Wang Peiyao, Li Quefeng, Shen Dinggang, Liu Yufeng
University of North Carolina at Chapel Hill.
ShanghaiTech University.
Stat Sin. 2023 Jan;33(1):27-53. doi: 10.5705/ss.202020.0145.
In modern scientific research, data heterogeneity is commonly observed owing to the abundance of complex data. We propose a factor regression model for data with heterogeneous subpopulations. The proposed model can be represented as a decomposition of heterogeneous and homogeneous terms. The heterogeneous term is driven by latent factors in different subpopulations. The homogeneous term captures common variation in the covariates and shares common regression coefficients across subpopulations. Our proposed model attains a good balance between a global model and a group-specific model. The global model ignores the data heterogeneity, while the group-specific model fits each subgroup separately. We prove the estimation and prediction consistency for our proposed estimators, and show that it has better convergence rates than those of the group-specific and global models. We show that the extra cost of estimating latent factors is asymptotically negligible and the minimax rate is still attainable. We further demonstrate the robustness of our proposed method by studying its prediction error under a mis-specified group-specific model. Finally, we conduct simulation studies and analyze a data set from the Alzheimer's Disease Neuroimaging Initiative and an aggregated microarray data set to further demonstrate the competitiveness and interpretability of our proposed factor regression model.

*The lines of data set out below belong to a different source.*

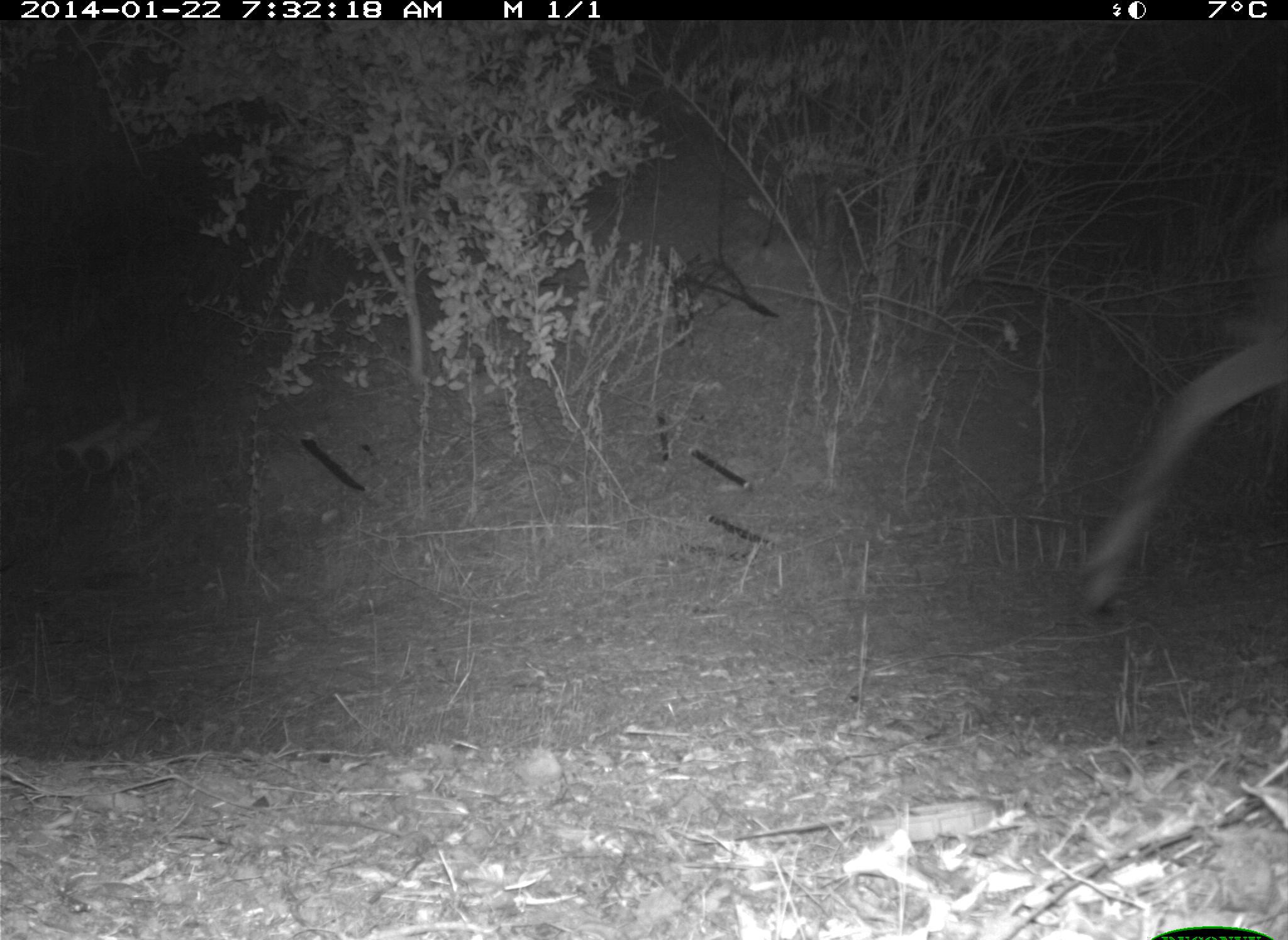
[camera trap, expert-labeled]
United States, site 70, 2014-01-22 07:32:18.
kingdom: Animalia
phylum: Chordata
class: Mammalia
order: Artiodactyla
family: Cervidae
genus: Odocoileus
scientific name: Odocoileus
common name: deer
Deer (Odocoileus).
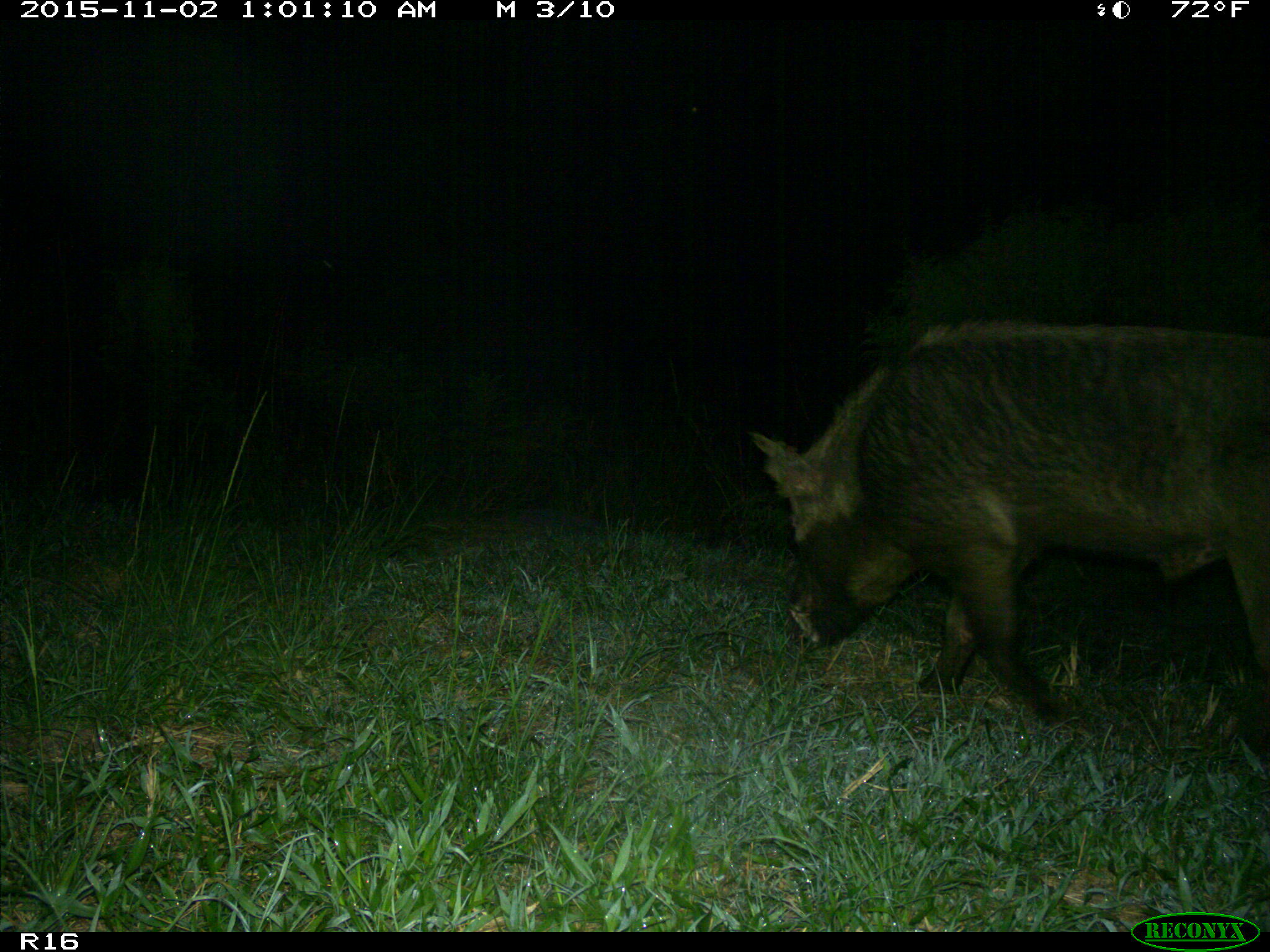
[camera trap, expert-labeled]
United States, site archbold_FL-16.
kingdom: Animalia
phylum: Chordata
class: Mammalia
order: Artiodactyla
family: Suidae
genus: Sus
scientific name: Sus scrofa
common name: wild boar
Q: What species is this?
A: Sus scrofa (wild boar).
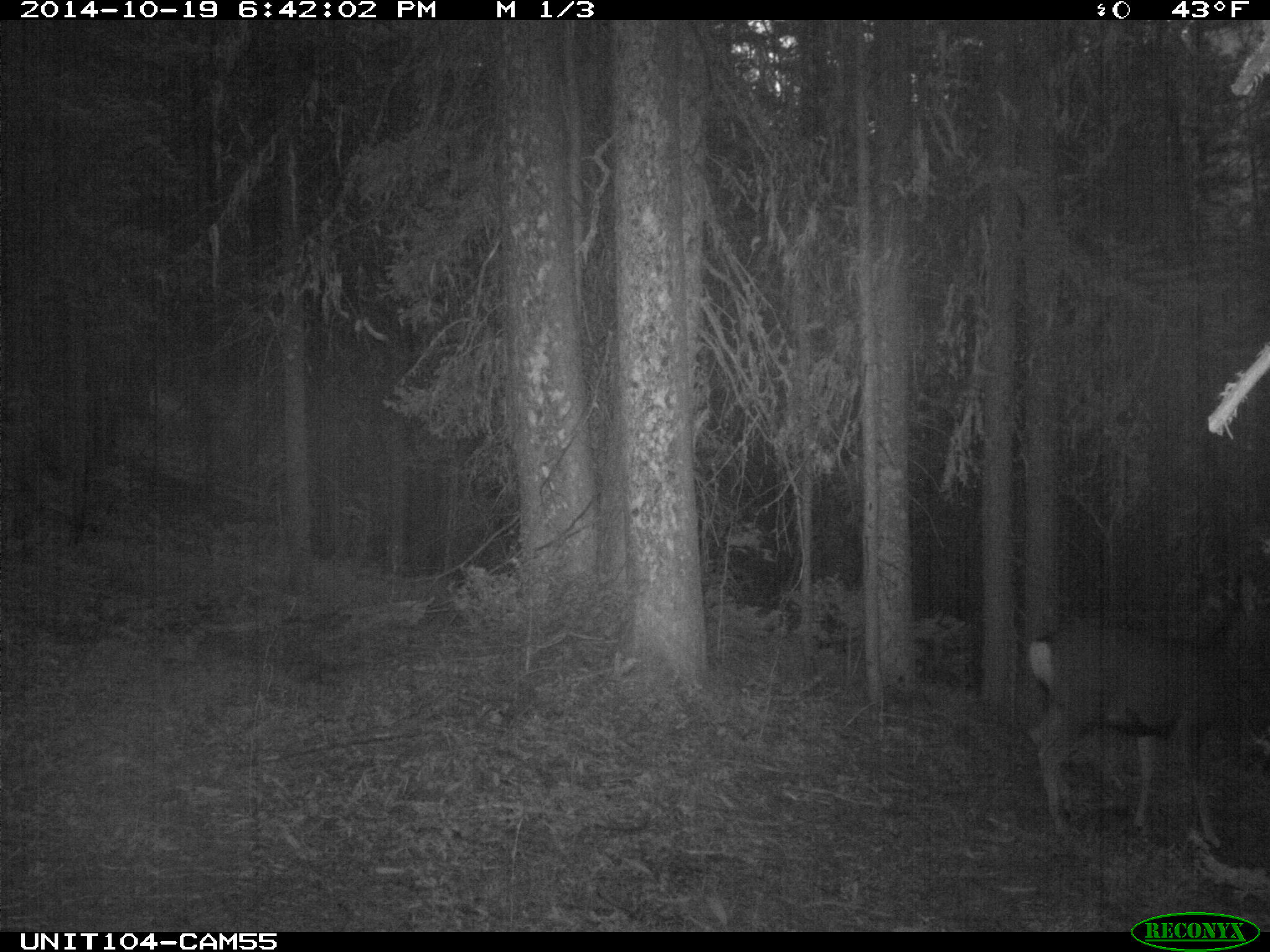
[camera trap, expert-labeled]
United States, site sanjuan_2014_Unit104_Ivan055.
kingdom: Animalia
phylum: Chordata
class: Mammalia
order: Artiodactyla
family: Cervidae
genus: Odocoileus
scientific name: Odocoileus hemionus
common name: mule deer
Odocoileus hemionus (mule deer).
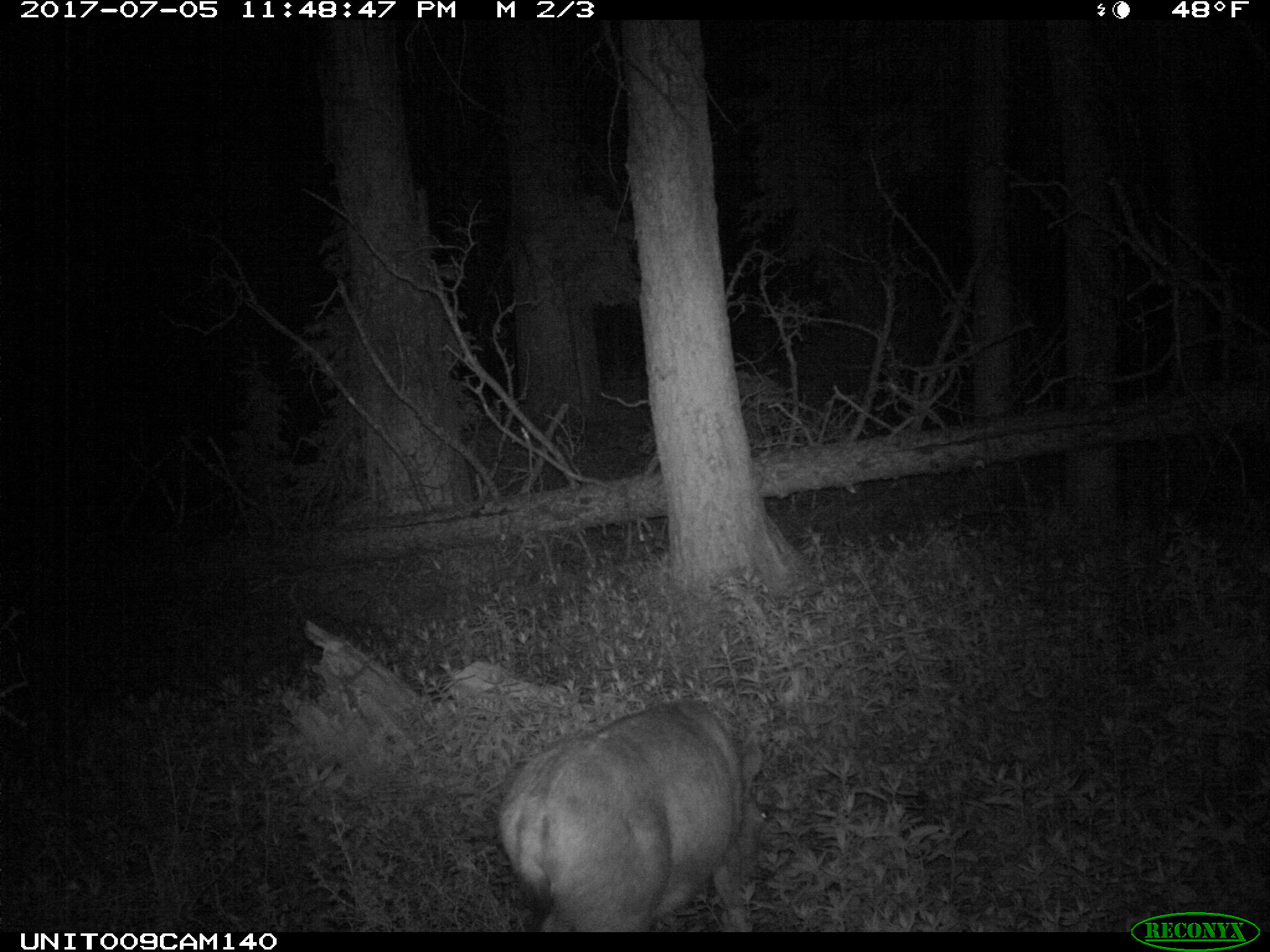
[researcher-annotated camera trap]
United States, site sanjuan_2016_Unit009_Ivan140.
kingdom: Animalia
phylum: Chordata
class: Mammalia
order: Artiodactyla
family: Cervidae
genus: Odocoileus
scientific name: Odocoileus hemionus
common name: mule deer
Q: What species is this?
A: Odocoileus hemionus (mule deer).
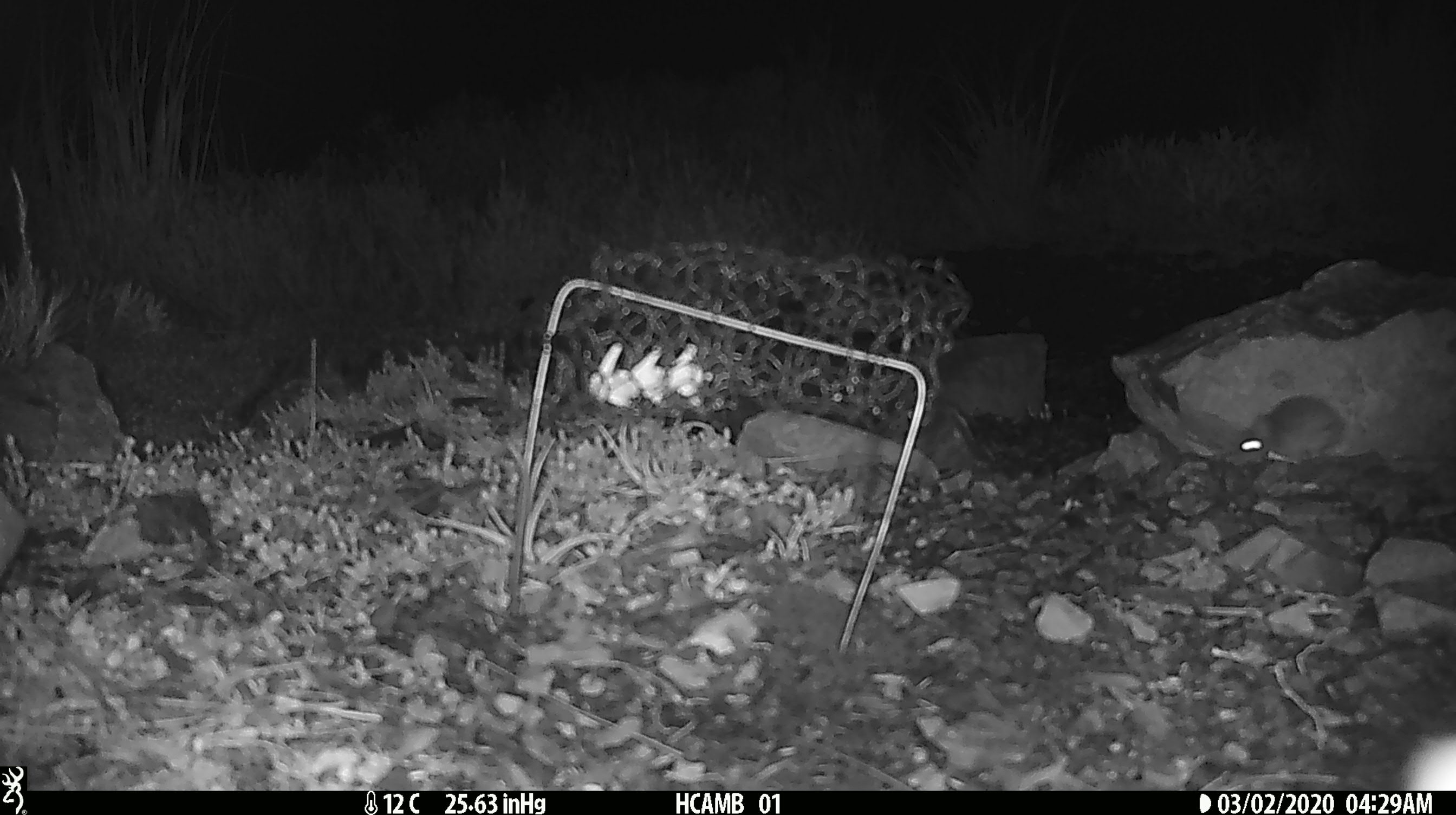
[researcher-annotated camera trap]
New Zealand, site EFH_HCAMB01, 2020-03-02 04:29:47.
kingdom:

在现代科学研究中,由于复杂数据丰富,数据异质性普遍存在。我们针对具有异质子群体的数据提出了一种因子回归模型。所提出的模型可表示为异质项和同质项的分解。异质项由不同子群体中的潜在因子驱动。同质项捕捉协变量中的共同变化,并在子群体间共享共同的回归系数。我们提出的模型在全局模型和特定群体模型之间实现了良好的平衡。全局模型忽略数据异质性,而特定群体模型分别拟合每个子组。我们证明了所提出估计量的估计和预测一致性,并表明它比特定群体模型和全局模型具有更好的收敛速度。我们表明,估计潜在因子的额外成本在渐近意义上可忽略不计,并且极小极大率仍然可以达到。我们通过研究在错误指定的特定群体模型下的预测误差,进一步证明了所提出方法的稳健性。最后,我们进行了模拟研究,并分析了来自阿尔茨海默病神经影像学倡议的数据集和一个汇总的微阵列数据集,以进一步证明我们提出的因子回归模型的竞争力和可解释性。